• [Quoted passage]
────────────────

Cluster Boxes, Not Door-to-Door Delivery
Article Published in the Providence (RI) Journal
The President’s Commission on the United States Postal Service (USPS) met last Thursday to discuss the agency’s mounting financial problems. When private businesses face such troubles, hard budget constraints and bottom-line incentives drive them to improve. But the USPS, as a government service and monopoly, lacks such motivation. Official Decrees and Long-Term Plans may help some, but the post office needs a more powerful solution. They need to cut costs by cutting services. Expensive doorstep and curbside service should be replaced by cheaper centralized delivery.
The Postal Service would still guarantee delivery to everyone for the same price but, instead of delivering to individual, scattered mailboxes, it would deliver to groups of mailboxes in central locations. This type of service already exists in some places. Many rural residents, for example, go to a P.O. Boxes in a neighboring town to get their mail. Those in high-rise apartment usually go to a mailroom to get theirs. Many in townhouse neighborhoods, private communities, and low-rise apartments get their mail in cluster boxes in groups of eight to sixteen.
Centralized delivery is how we get many of life’s necessities. Milk used to be delivered by a milkman, but now we get it ourselves at a nearby store. Doctors used to make house calls, but now we find our own way to the hospital. School buses don’t pick up children at their doorstep-they get them in groups at the bus stop. Our mail should be delivered in a similar way.
There is a reason we don’t get farm-to-fridge grocery service: the personalized, final leg of the trip costs too much. As frequent fliers know, cross-country flights cost much less per mile than cross-town taxi rides. The same is true with the mail-and the Postal Service has known this for years.

────────────────

• [Task goal]
Copy the postal article from "Centralized delivery is" to "this for years.", switching "milkman" to "dairyman". Draw only on the postal article for your answers.

• [Data shown]

────────────────

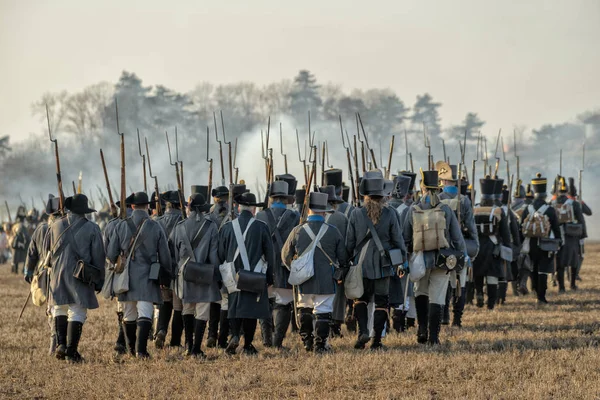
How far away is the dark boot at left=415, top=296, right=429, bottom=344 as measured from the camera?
1189 centimetres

────────────────

• [Answer box]
Centralized delivery is how we get many of life’s necessities. Milk used to be delivered by a dairyman, but now we get it ourselves at a nearby store. Doctors used to make house calls, but now we find our own way to the hospital. School buses don’t pick up children at their doorstep-they get them in groups at the bus stop. Our mail should be delivered in a similar way.
There is a reason we don’t get farm-to-fridge grocery service: the personalized, final leg of the trip costs too much. As frequent fliers know, cross-country flights cost much less per mile than cross-town taxi rides. The same is true with the mail-and the Postal Service has known this for years.